Sunday, November 16, 2008

How Mortgage Crisis in US Pushed The Whole World in to Depression.

Let me share you what I felt about this topic.

While we are getting ready to deal with ‘depression’ which has spread across the whole world now and saw some big names tumbling; the question comes up is, how in the first place a visibly simple mortgage crisis in US couple of years back turned to be a depression? Affecting the whole world?

The search leads to one word ‘derivatives’.

Derivatives are financial instruments that are used to reduce financial risk, just as a fire insurance policy is used to reduce the risk of a fire by compensating possible damage in the event of one. Why did, then, Warren Buffett, whose financial acumen is legendary, describe them recently as “weapons of mass destruction”?

Wikipedia definition of derivative is; these are financial contracts, or financial instruments, whose values are derived from the value of something else (known as the underlying). The underlying on which a derivative is based can be an asset (eg commodities, equities (stocks), residential mortgages, commercial real estate, loans, bonds), an index (eg interest rates, exchange rates, stock market indices, consumer price index (CPI) — see inflation derivatives), or other items (eg weather conditions, or other derivatives). Credit derivatives are based on loans, bonds or other forms of credit.

The main types of derivatives are: forwards (which if traded on an exchange are known as futures); options; and swaps.

Derivatives can be used to mitigate the risk of economic loss arising from changes in the value of the underlying. This activity is known as hedging. Alternatively, derivatives can be used by investors to increase the profit arising if the value of the underlying moves in the direction they expect. This activity is known as speculation.

It is not hard to see why such “derived” securities or “derivatives” have become so popular. A bank that makes a loan, for example, for a house, faces many different types of risk. The borrower, for instance, may not be able to return the loan on due date. Or, he may not be able to keep up with interest payments. Or, the market interest rate may rise far above the rate the bank has given the loan, leaving the bank stuck with a loan at a low interest rate. Or an earthquake might hit the area demolishing the borrower’s business. Or, high inflation may reduce the value of the loan by the time it gets repaid. Derivatives are a way to “hedge” against these risks. For example, a housing loan to a borrower in, say, Pune can be combined with a housing loan in Mumbai and another one in Bangalore under one common instrument and this combined “derivative” can be sold to an investor. This combination reduces the risk of disparate housing markets such as Pune, Mumbai and Bangalore all suffering downturns at the same time. The investor in this derivative rightly believes that the instrument he holds has a balanced risk.

If derivatives can diversify risk, as just described, what can go wrong? For one, the borrowers may have mis-represented their income. Or, the loan issuer may not have verified their incomes. Or, they may have borrowed 95 per cent of the value of their houses such that if property prices decline by, say, 20 per cent, the asset cover may become inadequate.
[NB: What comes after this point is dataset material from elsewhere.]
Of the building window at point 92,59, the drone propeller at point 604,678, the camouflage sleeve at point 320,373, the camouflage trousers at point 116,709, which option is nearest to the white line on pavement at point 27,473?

In all of these cases, should interest rates rise sharply, from say, 6 per cent to 10 per cent, these borrowers may no longer be able to meet their monthly payments. When Greenspan, who was Chairman of the US Federal Reserve Board, was told about similar issues developing in the US mortgage securities market he believed that such problems in the housing sector would be restricted to a city and could never become a national, let alone an international problem.

This would normally have been true, but mortgaged-backed securities were sold not only nationally in the United States but also throughout Europe and Asia. When the US housing bubble burst and borrowers started defaulting on their mortgage payments, the value of the mortgage securities fell precipitously. The shock waves were transmitted throughout the world. What started as a crisis in some specific parts of the US now became a worldwide financial crisis.